VIENNA, Ohio – This eastern Ohio hamlet is home to about 1,000 people, a traffic light and a high school. Businesses are few; the only grocery in town closed last summer.
But there’s something big in Vienna – a facility that tethers the town to the sprawling natural gas industry across the border in Pennsylvania.
About a mile from the town center, a cluster of five injection wells pours gas drillers’ wastewater deep into the earth. In the first half of this year alone, these wells accepted and deposited underground 350,000 barrels of waste from Pennsylvania – more than 14 million gallons – according to records kept by the Pennsylvania Department of Environmental Protection.
Those numbers don’t surprise residents along a country road that leads from the four-lane highway, Route 82, to the farm that is home to the KDA Inc. injection wells.
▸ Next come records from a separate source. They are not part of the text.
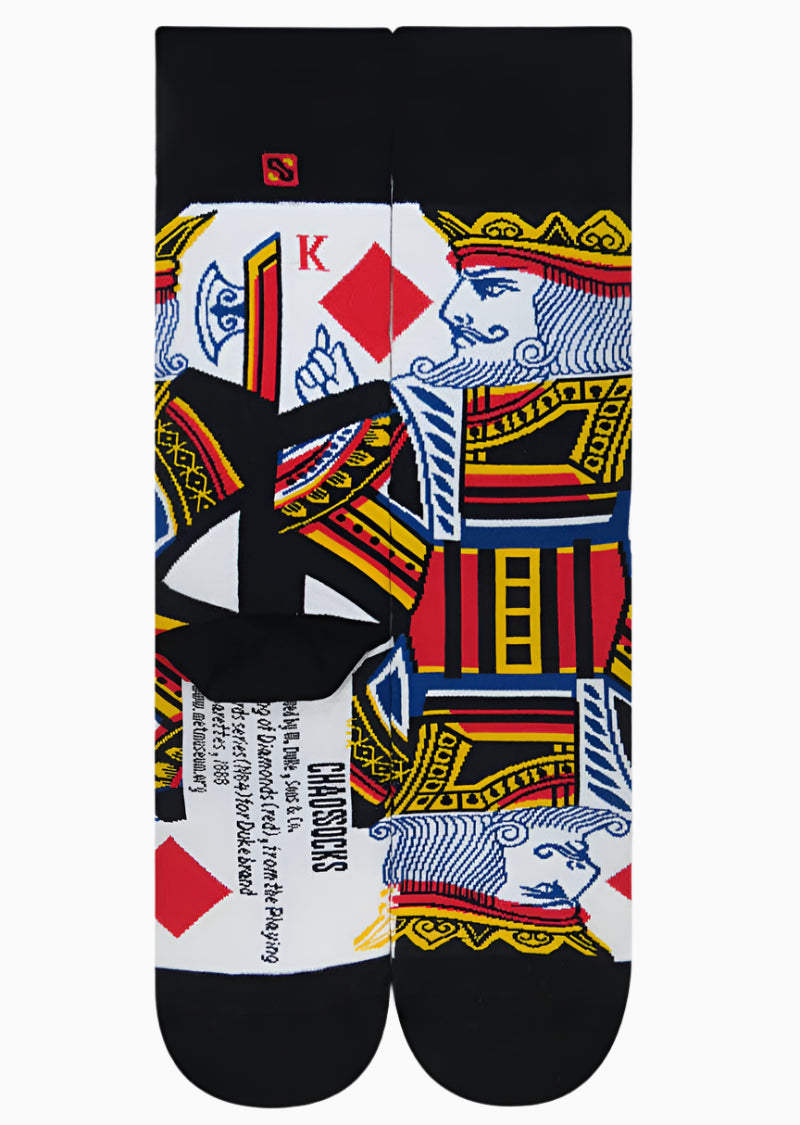 Poker Card King Socks for Him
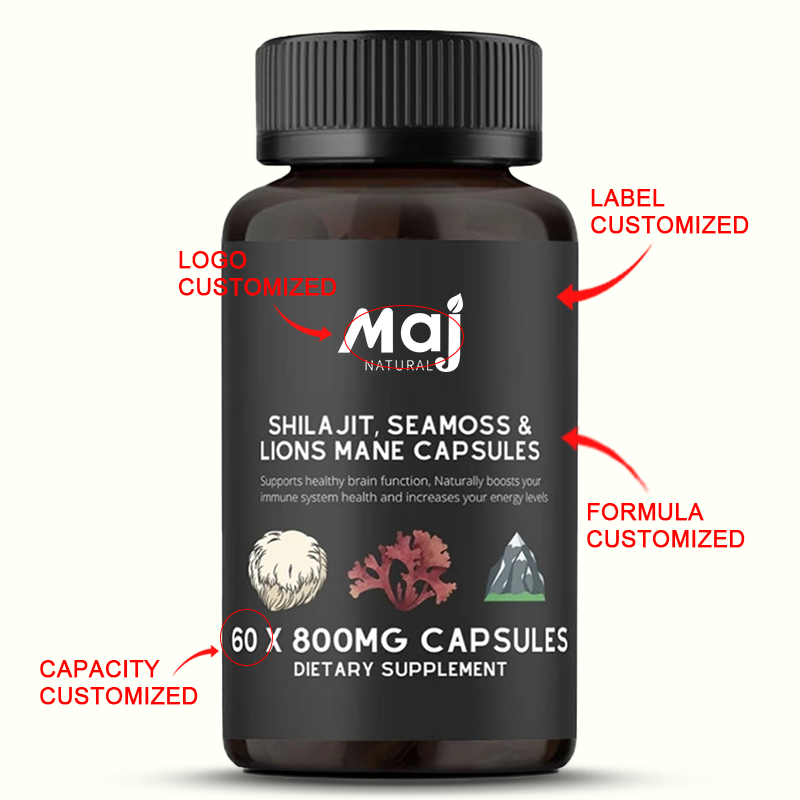 Shilajit Capsules Supplier - Organic Sea Moss Lion Mane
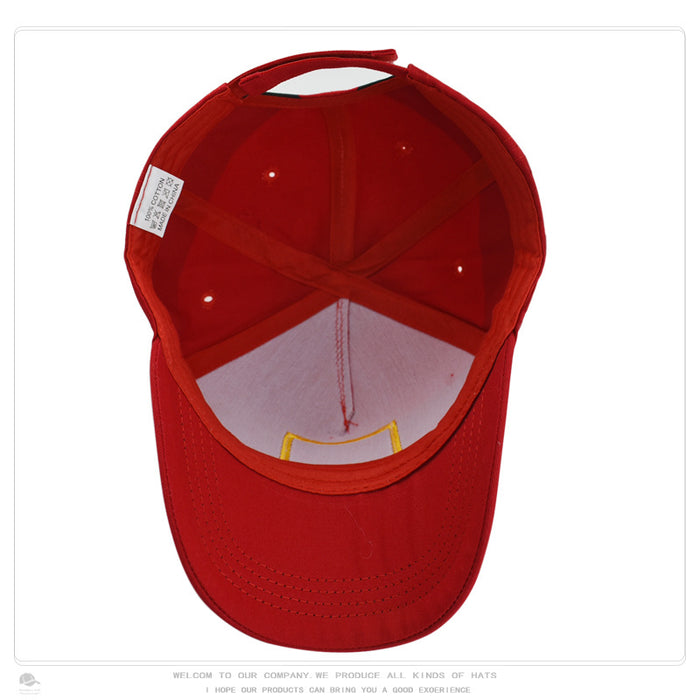 Wholesale White big fur ball Christmas cap winter Christmas belt pattern all-match baseball hat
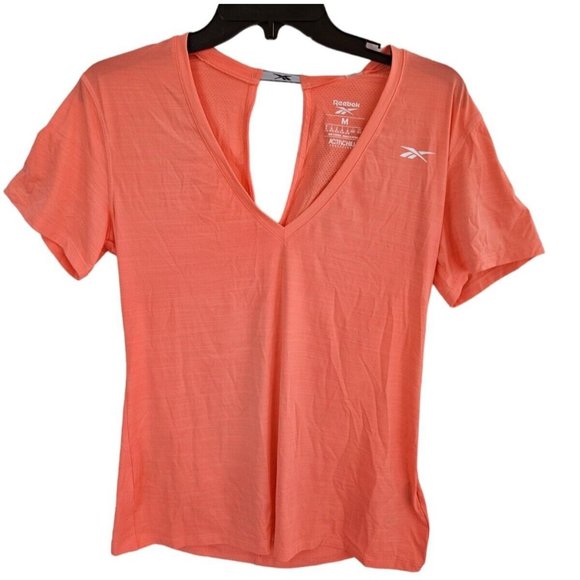 Reebok Tops - Reebok Women's Size Medium Coral Training Tops Shirt Gym Workout NEW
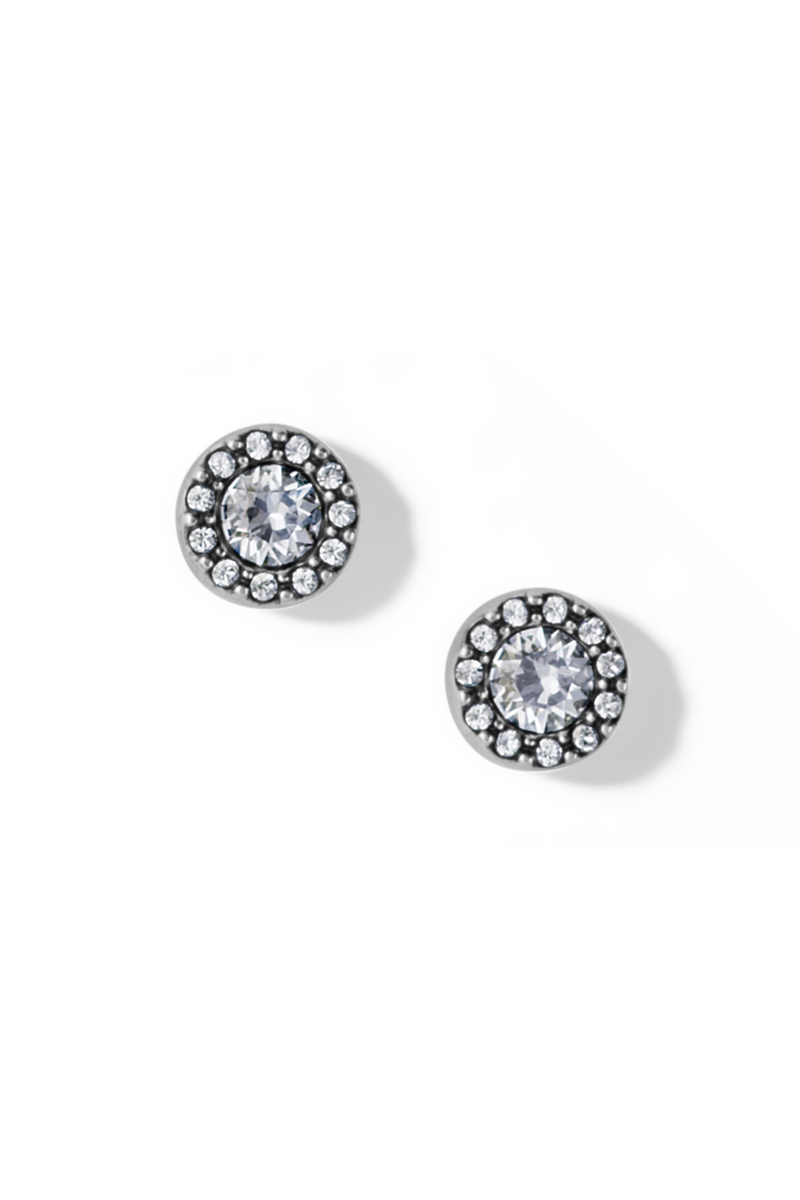 Illumina Solitaire Silver Post Earrings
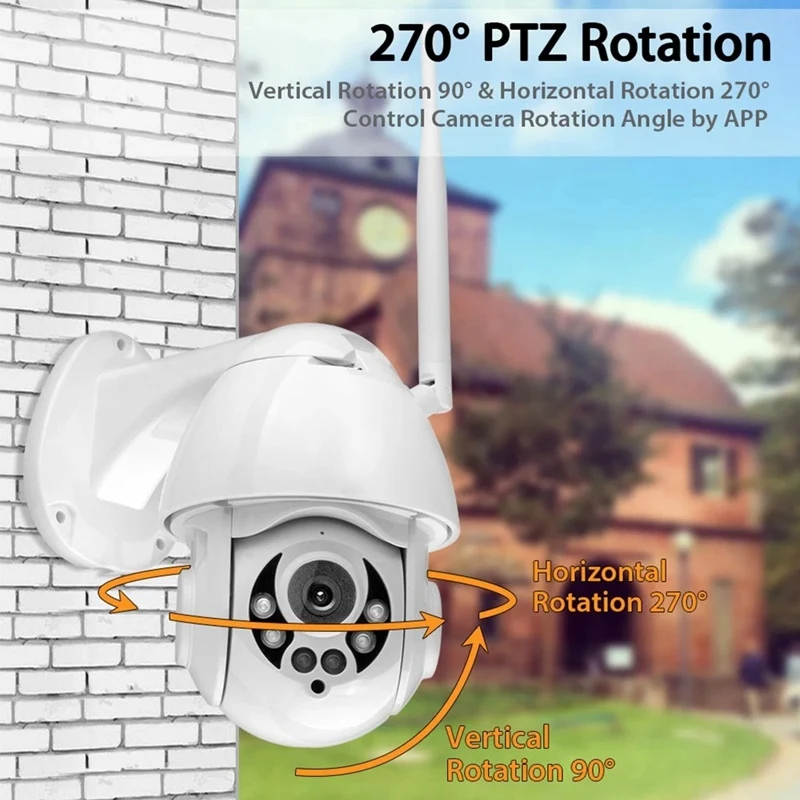 Камера видеонаблюдения K38D 1080P Wi-Fi PTZ IP функция распознавания лиц автоматическое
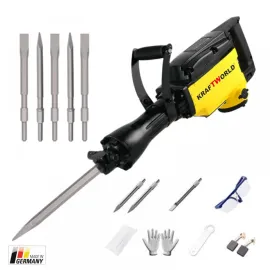 Професионален къртач KRAFTWORLD за мащабни проекти 65А , 220V, 3800W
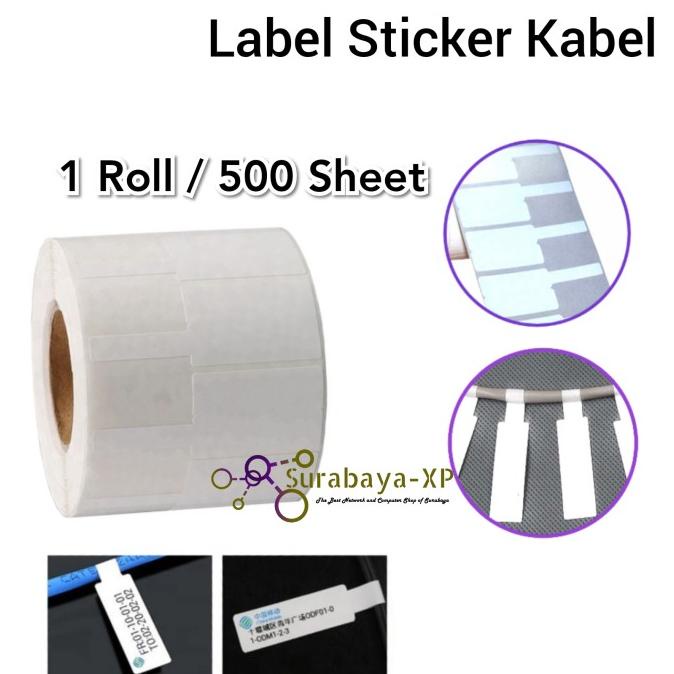 Jual Label Sticker Kabel Model Ties 1 Roll 500 Sheet | Shopee Indonesia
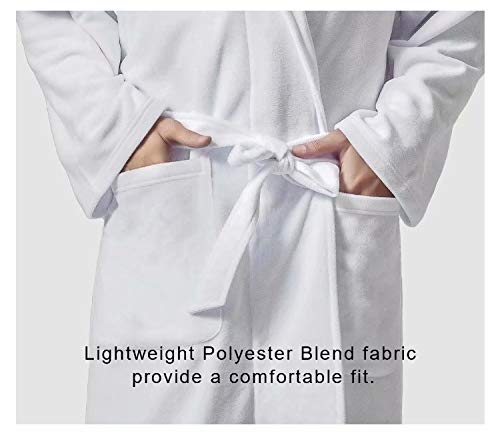 AFPANQZ Men's Lightweight Waffle Bathrobe with Pockets - Full Length Long Sleeve Sleepwear Shawl for Big & Tall - Perfect for Lounging, Spa Days & Cozy Nights at Home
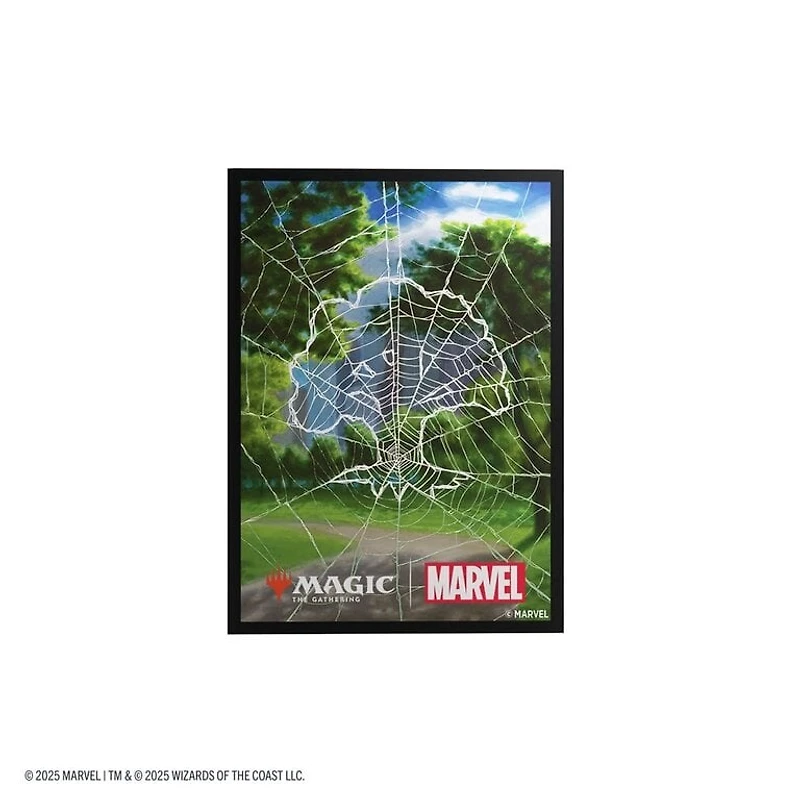 Gamegenic (Gamegenic) Premium Art Sleeves - Marvel's Spider-Man - Spider-Man Forest - 105 Unités - 66mm x 92mm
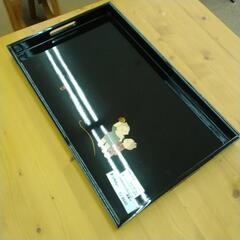 会津塗 長手盆 TJ9840の画像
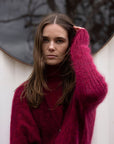 Luna Mohair Diamond Cropped Cardi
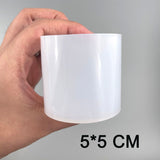 HULIANFU Rhombus Columnar Candle Mould Silicone Mold DIY Scented Candle Soap Craft Gift Making Resin Casting Wax Homemade Decoration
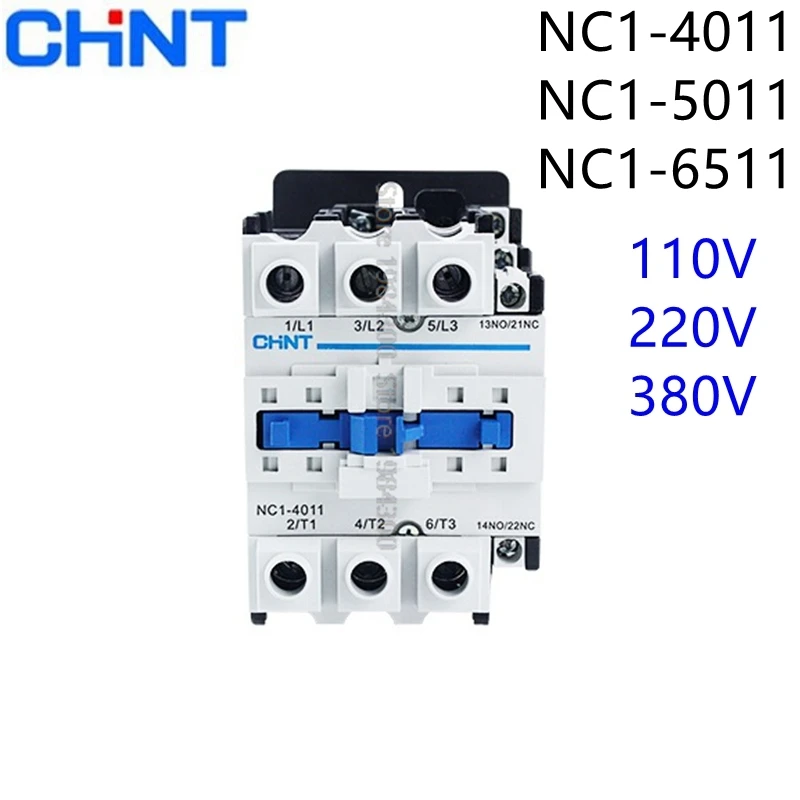 

CHINT NC1-4011 NC1-5011 NC1-6511 NC1 AC Contactor 380V 220V 110V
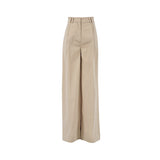 business casual outfits woman Khaki High Waist Wide Leg Suit Pants Women's Autumn Loose Straight Trousers New Elegant Commuter Style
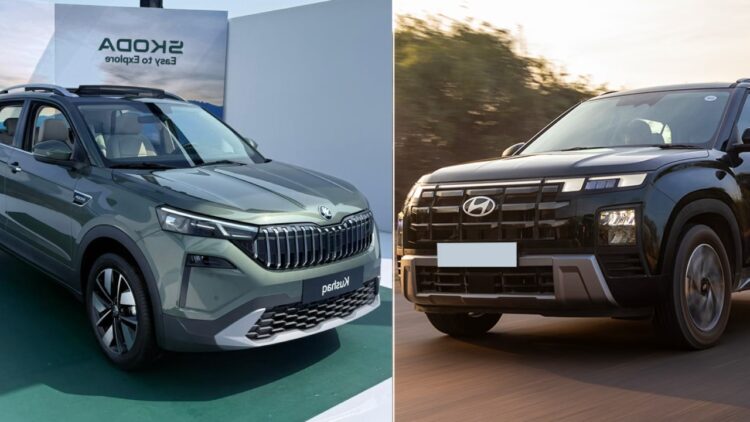 New Skoda Kushaq Facelift vs Hyundai Creta - Specs, Features, Design Comparison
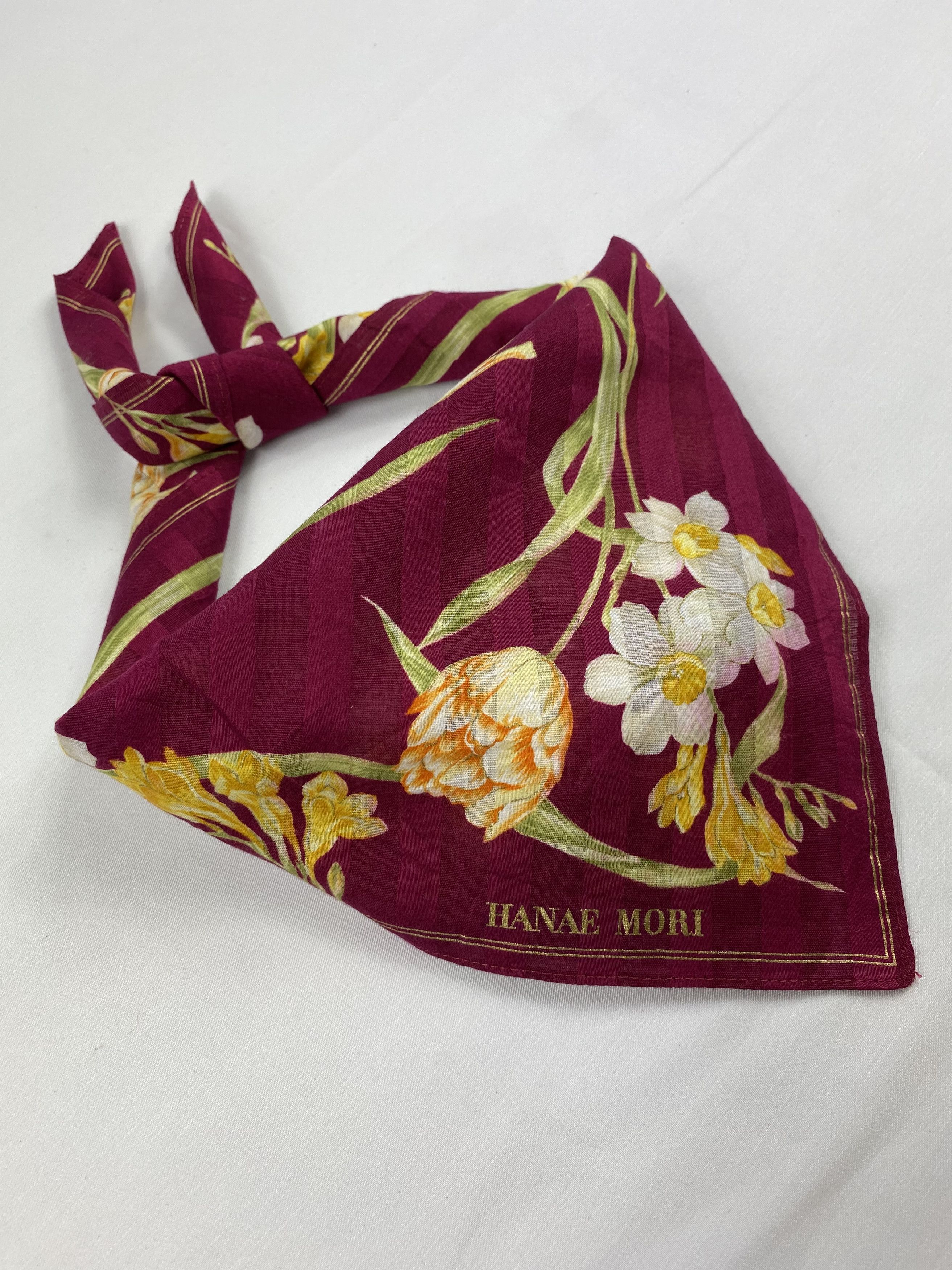 Hanae Mori Hanae Mori Handkerchief / Bandana / Neckerchief Size ONE SIZE - 1 Thumbnail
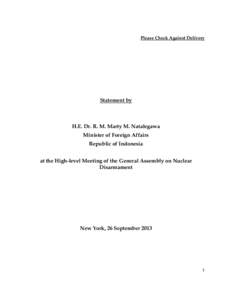 International security / Nuclear proliferation / Nuclear weapons convention / Comprehensive Nuclear-Test-Ban Treaty / Disarmament / Nuclear disarmament / Weapon of mass destruction / NPT Review Conference / Nuclear Non-Proliferation Treaty / International relations / Arms control / Nuclear weapons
Trucks rumble down Sodom Hutchings Road at all hours, seven days a week. Engine brakes roar as trucks struggle to lose speed.
“It’s constant,” said Russell Grimes, who lives a few houses from the KDA operation.Read the rest of the article by clicking here.
The Vienna wells – and more than 200 others like them across Ohio – figure prominently into the natural gas industry’s growth in neighboring Pennsylvania over the past six years.
While drillers treat and reuse 90 percent of their liquid leftovers, according to industry estimates, the remaining 10 percent that gets sent to injection wells adds up. And it’s far easier to dispose of it in the Buckeye State than over the border – so much that last year Pennsylvania exported enough drilling wastewater to Ohio to fill 200 Olympic-sized pools.